I use this background to front load how let down I have felt by the behaviour of a ‘gang of 172’ Labour MPs. I am not a “Trot”, nor a member or activist within “Momentum”. I am ambivalent about Momentum. I can see the merits of a grassroots ‘organising’ movement within Labour, but I happen not to be part of it. I am not counting the number of Momentum posters at Jeremy Corbyn rallies. I understand Paul Mason’s argument that some people who feel politically motivated encourage friends to pop along if they happen to be around, such is the depth of feeling. And, after all, we wanted people to become politically engaged didn’t we? I remember going to meetings in the fringe of the  Fabian Society talking about “lost voters”, at roughly the same era the Fabians were looking into “Southern Discomfort” And of course, this Southern Discomfort soon became Scottish Discomfort, and North East Discomfort, and so on.

I was once given some advice by John Prescott, which turned out to be very good. In that same year, his son David Prescott helped me across the street in Manchester, as he recognised me, and saw I was physically having difficulty. That is either manners, or solidarity, as three years’ previously I had come out of a coma due to meningitis. It’s why I fundamentally believe that anything can happen to anyone at any time. It’s why I think the welfare state is important – not an albatross round the taxpayers’ neck, but an essential lifeline for some. I am physically disabled, and remember when my DLA was taken away for no reason overnight. I understand why some of my disabled Comrades committed suicide, allegedly, under the pressure of it all.

There is an argument that austerity is a political choice, not an economic one. To give you an example, Stephen Dorrell, previous Secretary of State for Health under a previous Conservative administration, felt that the ‘Nicholson efficiency savings’, first proposed by McKinseys, would be unprecedented. And we have seen the pressure of these savings in the context of budgets negotiating, for example, private finance initiative loan repayments. Jeremy Hunt has never implemented the NICE safe staffing guidance, and some hospitals are able to hide behind a cloak of lack of transparency in freedom of information ‘for commercial reasons’.

*Source data:*
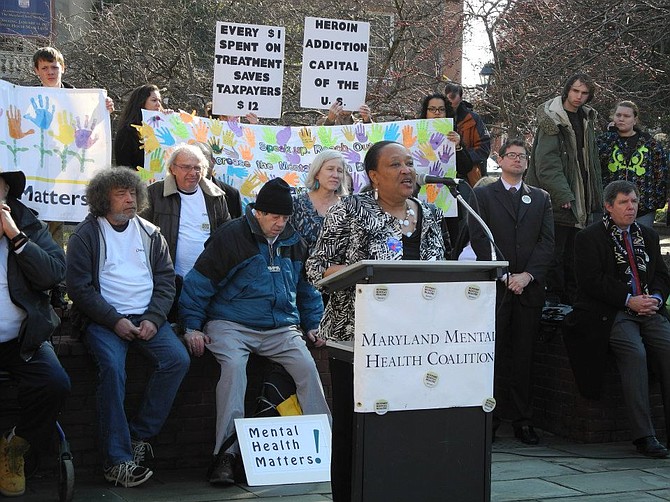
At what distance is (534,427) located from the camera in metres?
8.98

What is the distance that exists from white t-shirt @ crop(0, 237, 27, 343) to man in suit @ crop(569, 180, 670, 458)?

*Actions to take:*
A) Answer these questions from the essay on Labour MPs:
(i) What illness caused the writer's coma?
(ii) Who first proposed the "Nicholson efficiency savings"?
(iii) Who helped the writer across the street in Manchester?
B) Write out the stretch of the essay on Labour MPs from "There is an" through "information ‘for commercial reasons’." again, switching "austerity" to "cutting public spending".
C) Translate this sentence from the essay on Labour MPs into Spanish: "It’s why I fundamentally believe that anything can happen to anyone at any time."

*Answers in order:*
A)
(i) Meningitis.
(ii) McKinseys.
(iii) David Prescott, John Prescott's son.

B)
There is an argument that cutting public spending is a political choice, not an economic one. To give you an example, Stephen Dorrell, previous Secretary of State for Health under a previous Conservative administration, felt that the ‘Nicholson efficiency savings’, first proposed by McKinseys, would be unprecedented. And we have seen the pressure of these savings in the context of budgets negotiating, for example, private finance initiative loan repayments. Jeremy Hunt has never implemented the NICE safe staffing guidance, and some hospitals are able to hide behind a cloak of lack of transparency in freedom of information ‘for commercial reasons’.

C) Por eso creo profundamente que a cualquiera le puede pasar cualquier cosa en cualquier momento.